Carry on the San Lorenzo match report, picking up right after its final sentence.

• TEXT SHOWN

****************************************

Buffarini returned to a form that he had last season; an irrepressible, if undersized, winger who seems to bounce back onto his feet after every rough challenge. More importantly, after all of his hard work for San Lorenzo he was finally rewarded with a goal – driving to the fair post to meet the ball that Piatti had passed sharply across the goal. Buffa's impact was once again felt when his curling cross took an opportunistic bounce and Stacqualursi's header buried the ball into the back of the net. Piatti's presence in the enganche position was important, providing inspiration and a fluidity to the passing. Prosperi, another new recruit, continued his string of decent performances at right-back. But the dominant performance began to wain, as San Lorenzo's limited fitness continues to be a problem especially in the final 15 minutes. Concentration dropped in the defence, a horrible give away at the top of the box and defenders caught watching allowed Gerardo Alcoba score right from an onside position in front of the goal. San Lorenzo's “doble-cinco” of Kalinski and Mercier in the midfield seem not yet to have match-fitness and again the problem of 'patience' returns. How long can San Lorenzo keep trying Mercier to see if he can regain his speed.

****************************************

• INFORMATION SUPPLIED
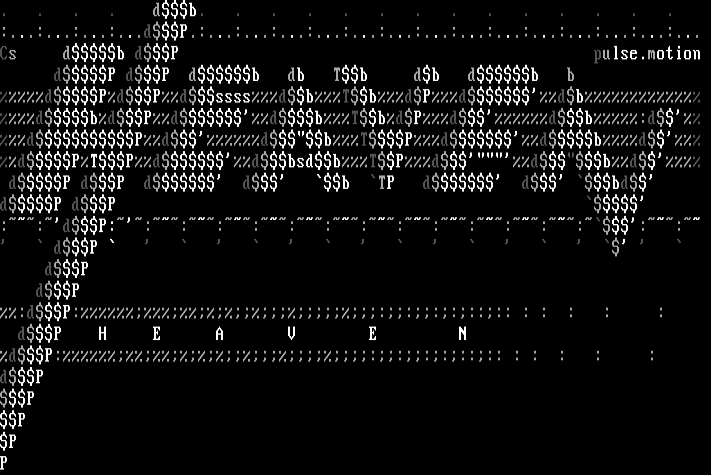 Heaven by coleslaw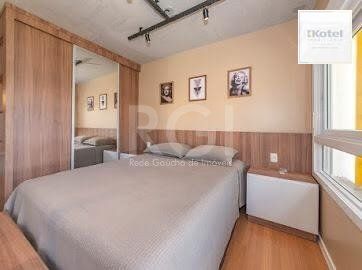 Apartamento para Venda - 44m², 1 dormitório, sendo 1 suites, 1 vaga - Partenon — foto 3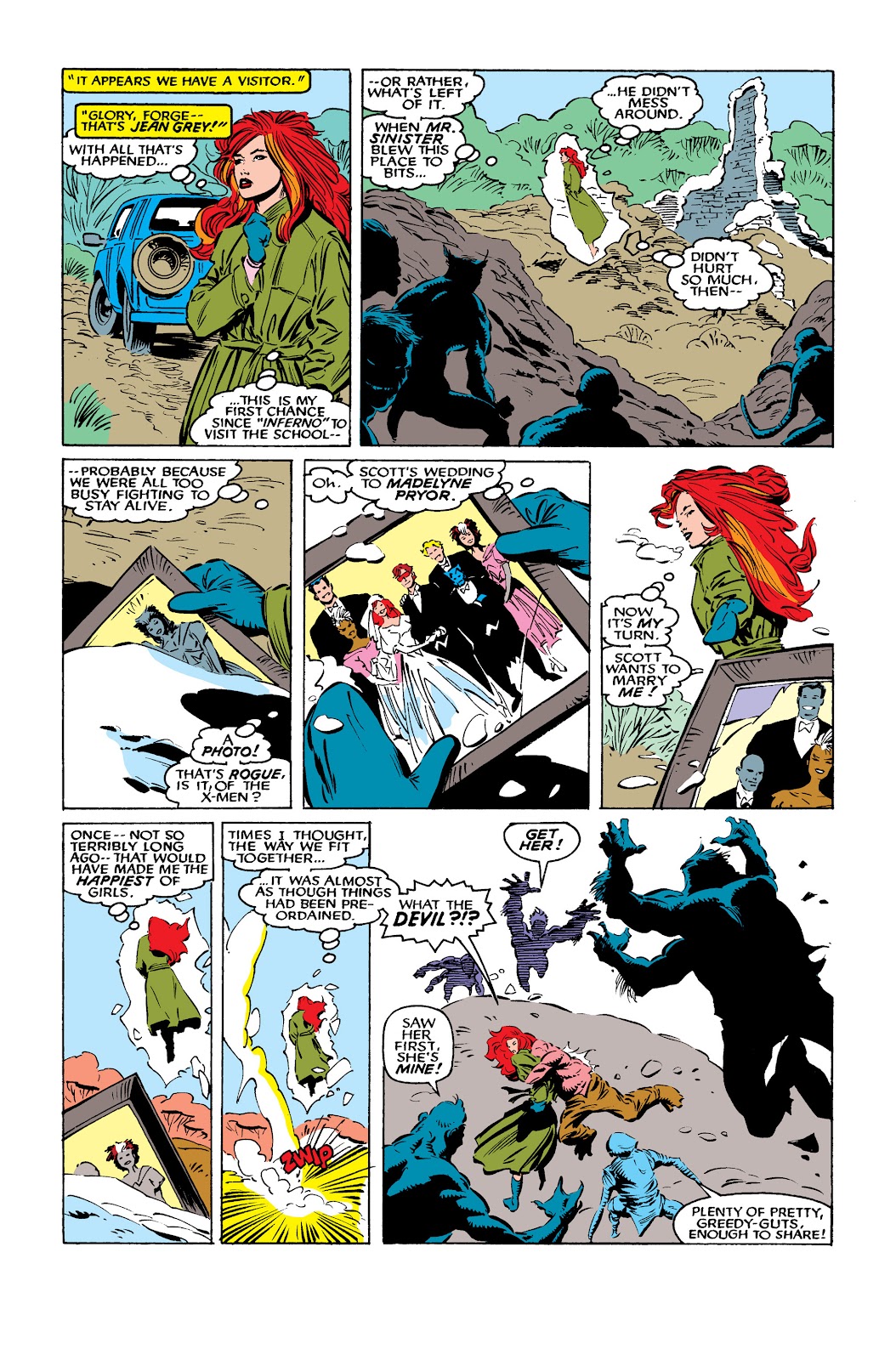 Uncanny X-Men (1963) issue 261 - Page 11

****************************************

• RESULT
Colon's small hinchada left the stadium to the Butteler's full voice, singing against arch-rivals and 'friend' of Colon, Hurucan.
Unfortunately all of this exciting build-up from last week has dissipated in two days of training. Prosperi and Piatti will be out with injuries, not making the trip to Rosario for Sunday's match against Newell's Old Boys. Caruso is sounding a return to the team's earlier withdrawn and defensive form; I wonder though if it would not be worth the risk to search for the win. Newell's sits two points above San Lorenzo in the promedios, while also sitting near the top of the table. Newell's is not considered a 'small' club in Argentina – Rosario's two big clubs, Central being the other, seem to be outside of the “grande” vs. “chico” debate – and their attacking prowess gives legitimacy to Caruso's plans but it would be unfortunate to be teased with a match of entertaining football only to see another 90 minute grind, where not even a tie is ensured.
In other footballing news – and in some ways more important to me than San Lorenzo, was the uplifting win at home for Canada's men national team last friday against Panama. Hopes were only to be disappointed by a flat performance and 2-nil loss in the return leg. Canada's world cup qualification route is not impossible but requires a very-possible win against Cuba before heading off to hostile Honduras looking for at least a single point.